Survodutide is provided in a stable form achieved through lyophilization (freeze-drying). This manufacturing method protects the peptide's integrity and stability during transit, typically for a period of 3 to 4 months.

• Lyophilized State: Lyophilization involves freezing the peptide and removing water content via sublimation under vacuum. The resulting white, crystalline powder is highly stable. It is suitable for short-term storage at room temperature (for a few weeks) or for medium-term storage in a refrigerator (below 4 degrees C or 39 degrees F).
• Aqueous Solution: Once reconstituted with bacteriostatic water, the peptide solution becomes less stable. The solution must be stored under refrigerated conditions (below 4 degrees C or 39 degrees F) to maintain effectiveness, with a stability limit typically set at 30 days.

Best Practices For Storing Peptides

Strict adherence to storage guidelines is essential for accurate and reliable laboratory research, preventing degradation from various environmental factors.

Storage State

Recommended Temperature

Stability Duration

Preservation Note

Short-Term (Lyophilized)

Refrigeration: below 4 degrees C (39 degrees F)

Several weeks to months

Shield from light; minimize air exposure upon opening.

Long-Term (Lyophilized)

Deep Freezer: -80 degrees C (-112 degrees F)

Several months to years

Optimal stability; aliquot to prevent freeze-thaw degradation.

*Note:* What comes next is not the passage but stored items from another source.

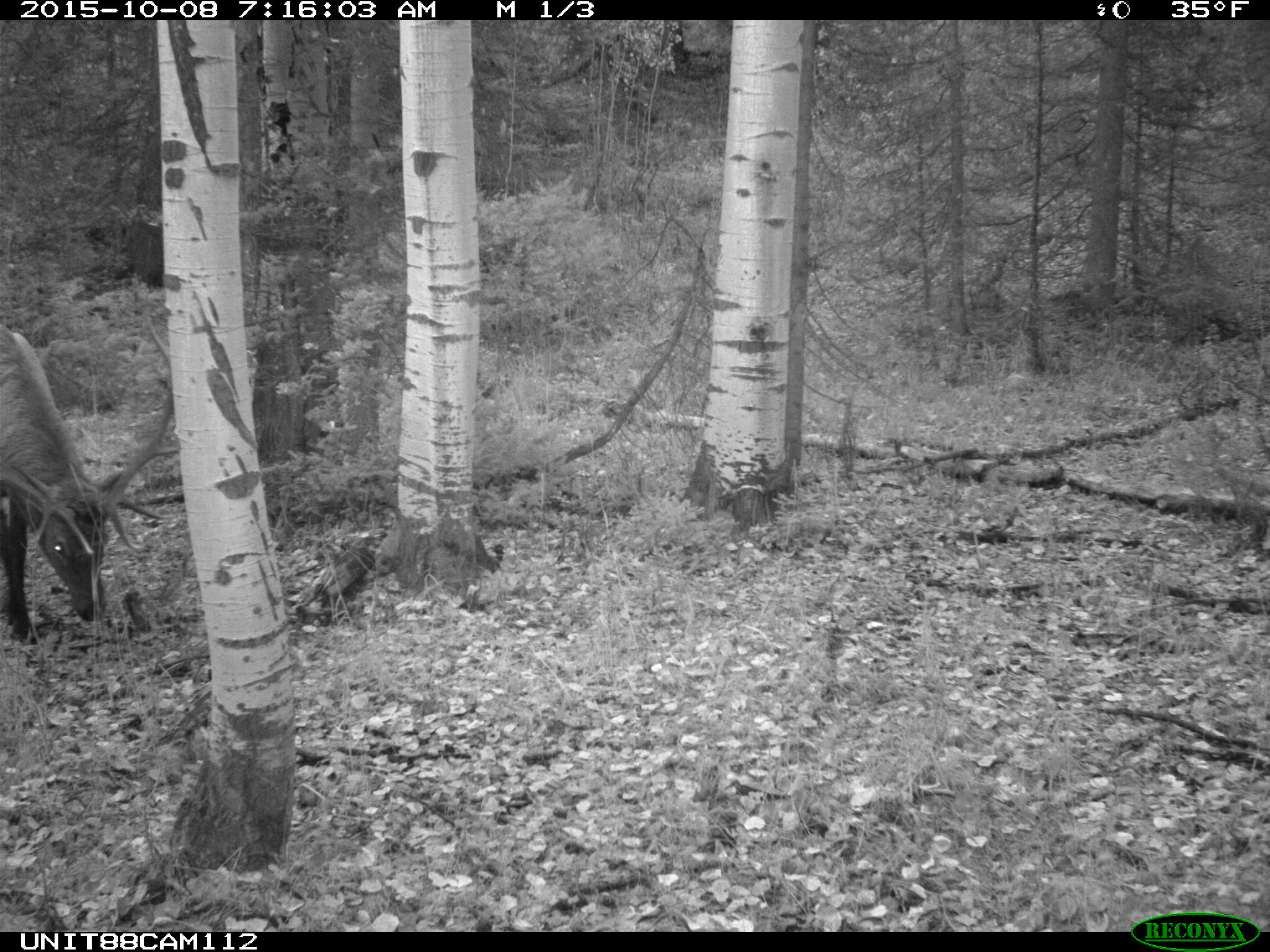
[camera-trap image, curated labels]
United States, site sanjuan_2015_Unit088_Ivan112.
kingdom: Animalia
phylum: Chordata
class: Mammalia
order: Artiodactyla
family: Cervidae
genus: Cervus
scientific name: Cervus elaphus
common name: red deer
Cervus elaphus (red deer).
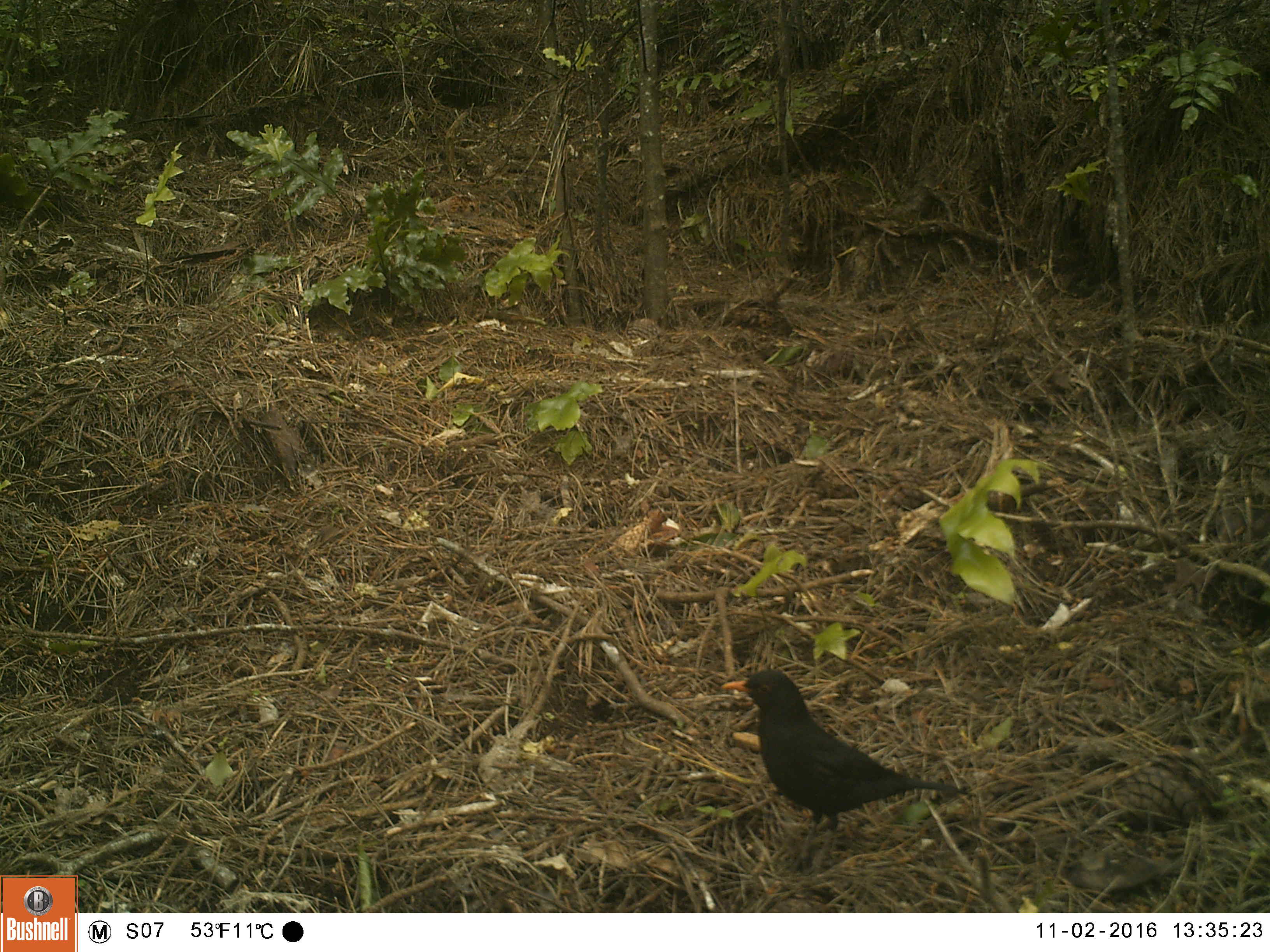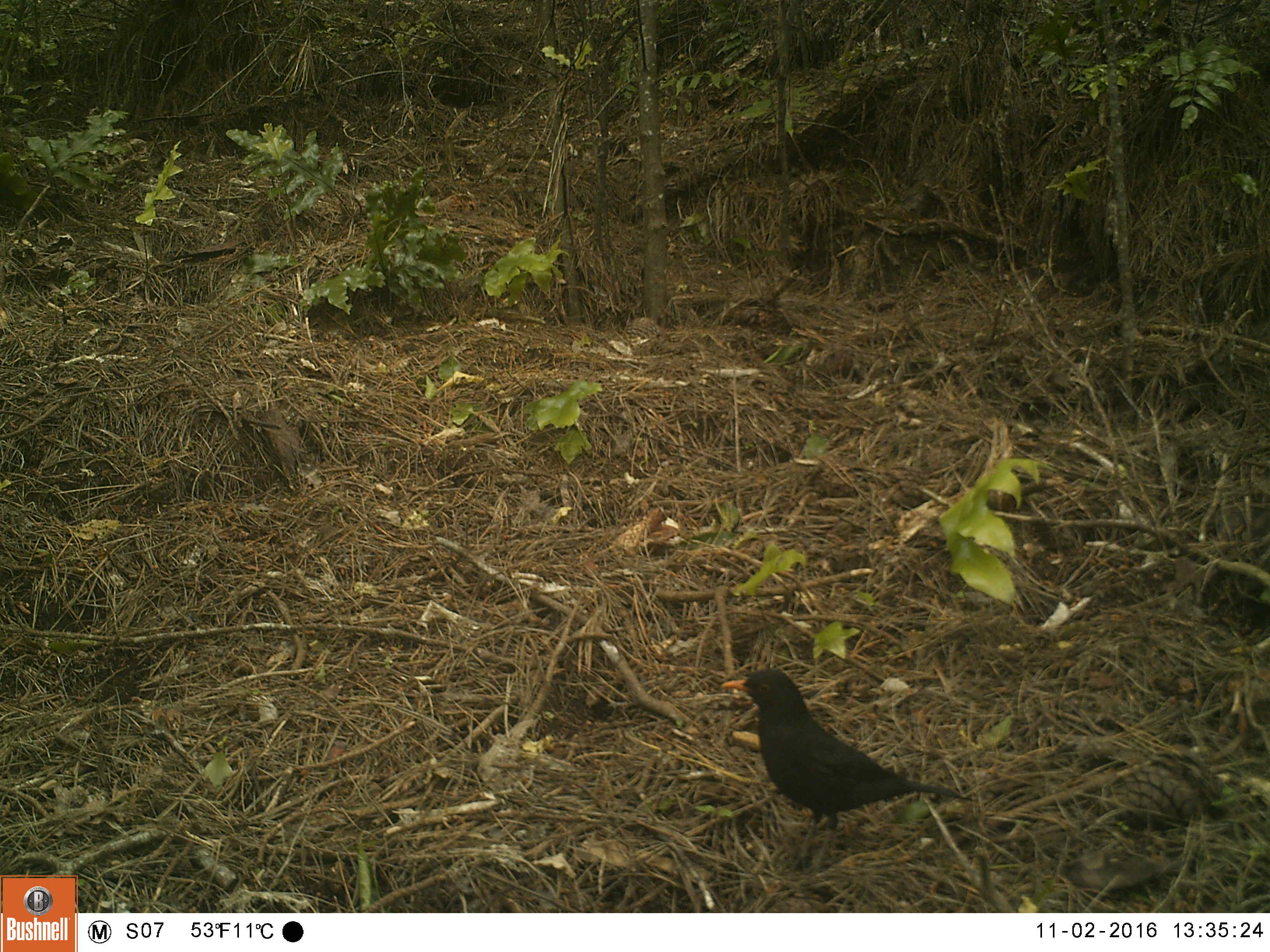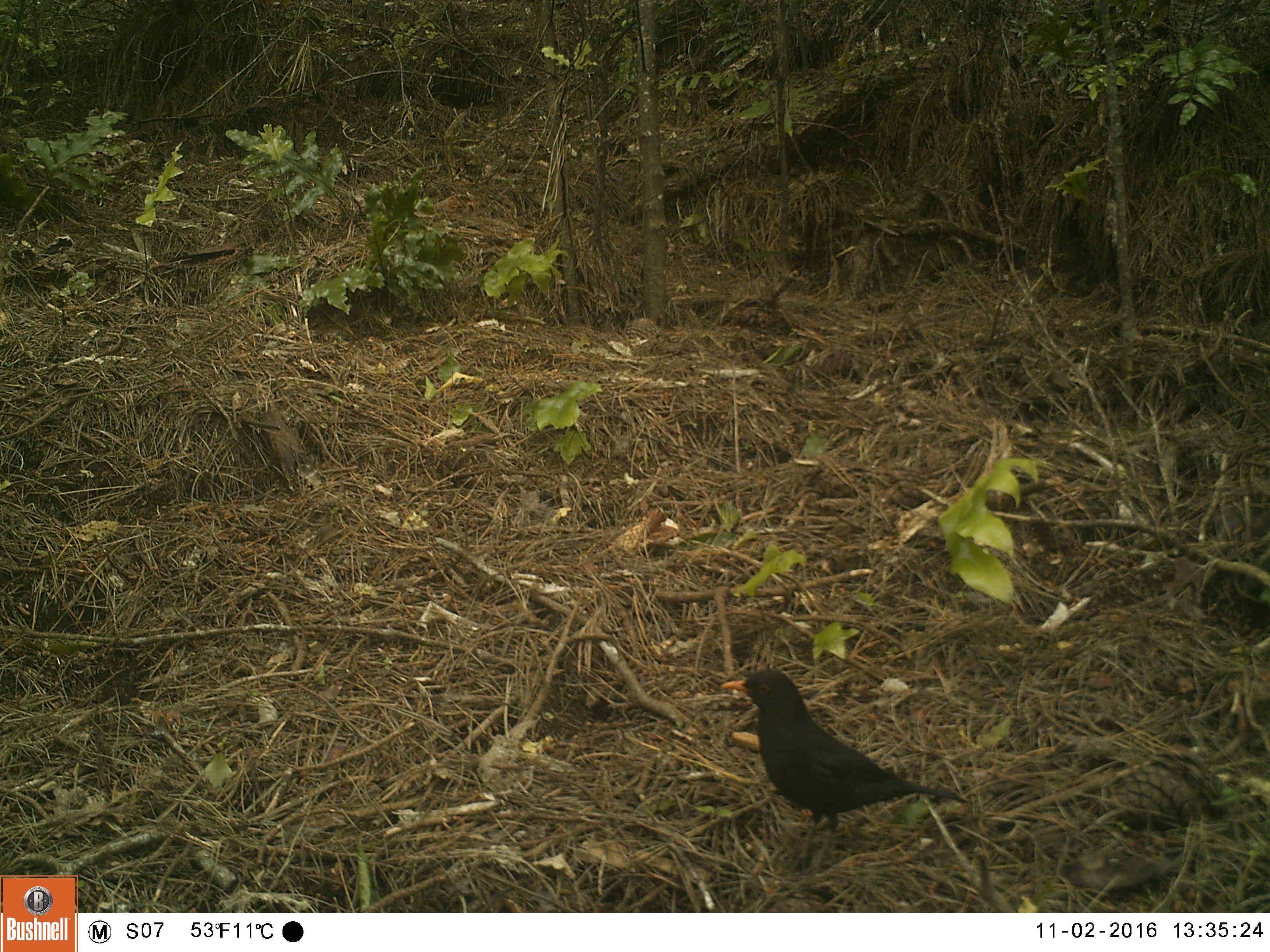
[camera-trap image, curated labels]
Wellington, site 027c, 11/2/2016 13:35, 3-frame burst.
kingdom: Animalia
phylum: Chordata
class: Aves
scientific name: Aves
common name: bird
Bird (Aves).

In Solution (Reconstituted)

Refrigeration: below 4 degrees C (39 degrees F)

Up to 30 days

Use sterile, slightly acidic buffers (pH 5-6); highly susceptible to degradation.

Preventing Oxidation and Moisture Contamination

The chemical integrity of peptides is sensitive to moisture and atmospheric oxygen.

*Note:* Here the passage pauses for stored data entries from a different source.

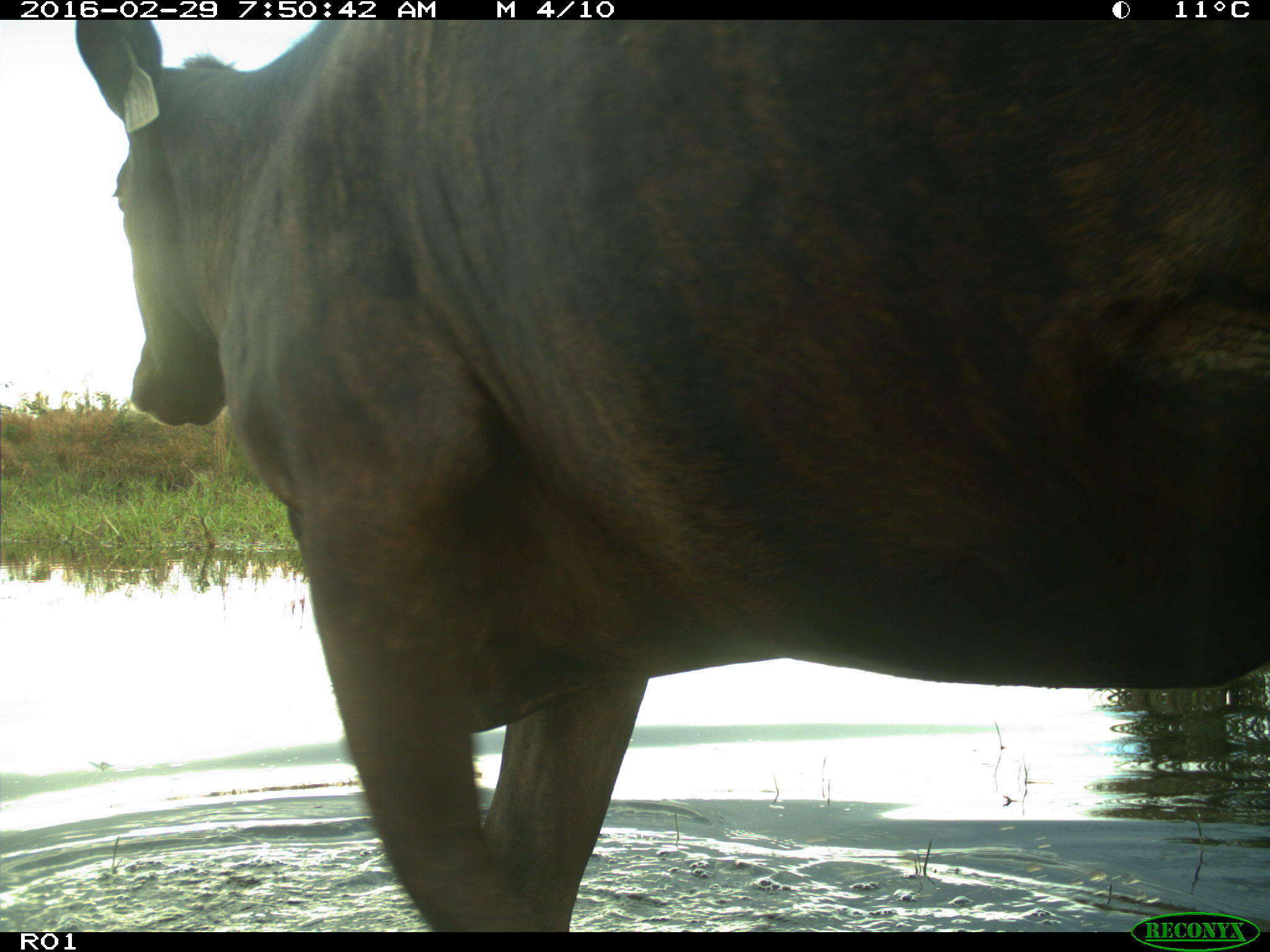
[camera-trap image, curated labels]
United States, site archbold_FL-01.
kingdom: Animalia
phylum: Chordata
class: Mammalia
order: Artiodactyla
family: Bovidae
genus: Bos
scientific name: Bos taurus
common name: domestic cow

• Moisture Control: To prevent condensation (which leads to hydrolysis) on the cold lyophilized powder, researchers must allow the sealed vial to fully reach room temperature before opening it.
• Oxidation Control: Limit air exposure. Promptly reseal the container after dispensing the required amount. For peptides sensitive to oxidation (those containing Cys, Met, or Trp residues), consider storing the unused material under a dry, inert gas such as nitrogen or argon.

Minimizing Freeze-Thaw Cycles

Repeated temperature cycling drastically accelerates degradation. To ensure maximal stability for long-term research:

1. Aliquot the entire lyophilized stock into smaller, experimental-sized portions immediately upon product receipt.
2. Store these aliquots securely in the deep freezer.
3. Avoid using standard frost-free freezers, which introduce temperature variations during their defrost cycles that compromise peptide integrity.